Regulators, including the Securities and Exchange Commission and the National Association of Securities Dealers, are now investigating New York-based Duke for possible trading abuses. Earlier this week, Indiana state securities regulators filed an administrative complaint alleging that Duke engaged in “a pattern of fraud,” according to a press release. Amid the regulatory scrutiny, Duke, which earlier this year had about 200 employees, has been winding down its retail brokerage operations. It has consistently denied any wrongdoing.
Mr. Blumenau, 30 years old, gave the declaration in connection with a complaint filed with the NASD by six former Duke clients who claim the firm, its principals, and several brokers caused wrongful losses of about $870,000 in several small stocks. Their complaint is one of several filed against the firm, alleging wrongful losses in excess of $2 million.
In return for his testimony, Mr.
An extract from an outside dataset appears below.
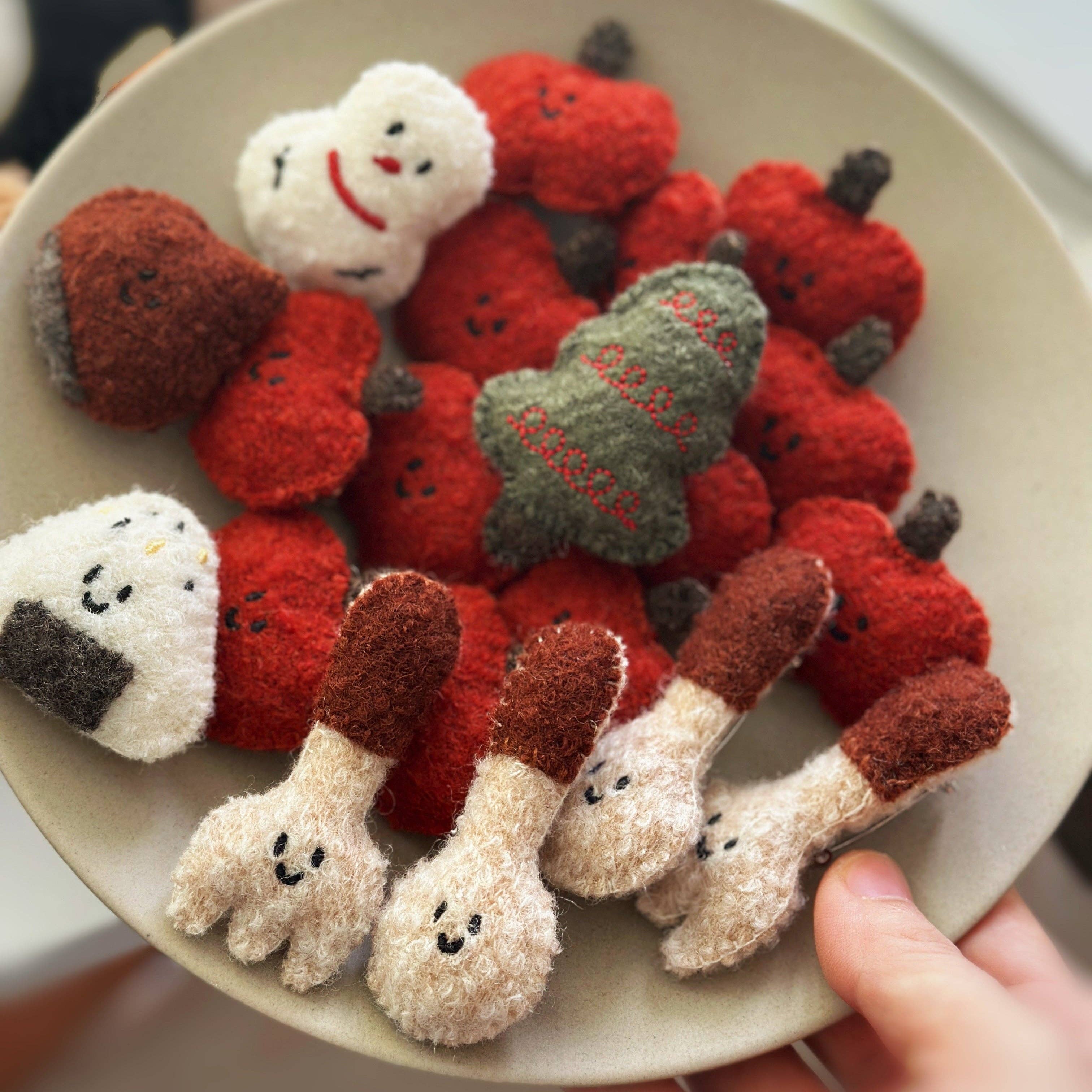 Hello Claws Limited – wholesale Brooch – Daily White | Christmas Tree Woollen Brooch2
Blumenau’s name was dropped from the complaint, according to Philip M. Aidikoff, an attorney who represents the six investors. Mr. Blumenau worked at Duke & Co. from October 1995 until his resignation in April 1997. He now works at Cambridge Capital LLC. He said he had “no comment.”
Duke officials described his testimony as “nonsense.”
“These are self-serving statements motivated by both his eagerness to have the case against him dismissed and his animosity toward Duke,” the company said in a statement released through its attorneys.
In his declaration, Mr. Blumenau alleged that Jeff Honigman, a Duke principal, and Gregg Thaler, Duke’s president, refused to sell shares in Paravant Computer Systems Inc., a small, Melbourne, Fla., portable-computer maker whose initial public offering Duke underwrote in 1995.
Instead, Mr. Blumenau claimed, he was told to find another buyer for the stock, a practice that regulators say in interviews may violate a firm’s duty to treat customers fairly.
“Mr. Honigman told me that he would not effect the sale of the 3,150 shares of Paravant and told me that I should try to cross trade this sale with a purchase for one of my other clients,” Mr. Blumenau said in his declaration that was released with the investors” consent. He continued: “Mr. Thaler also told me that he would not effect this transaction unless I found one of my other clients to be a buyer for these shares.”
Mr. Thaler, through an attorney, described Mr. Blumenau as “a disgruntled ex-employee” made bitter toward the firm after Duke refused his request to pay him tax-exempt commissions. Mr. Honigman wasn’t available for comment, the attorney said. Although Duke’s first three IPOs — Renaissance Entertainment Corp., Sel-Leb Marketing Inc., and Paravant — have performed poorly, Mr. Blumenau said brokers “would be told to use scripts which contained no reference to any risk disclosures or any negative information about the company or the stock.”
Regulators say scripts, though not in themselves illegal, raise serious questions about whether investors are fully informed of the risks involved in investing in speculative stocks.
A copy of one typed script, appended to Mr. Blumenau’s declaration, touts Paravant’s big-league customers and says: “Based on that and earnings which are due out shortly, I’ve positioned every single one of my clients into large blocks of this stock, I’d like to do the same with you — we step in — we buy.” In an interview in February, Duke officials denied that brokers used scripts.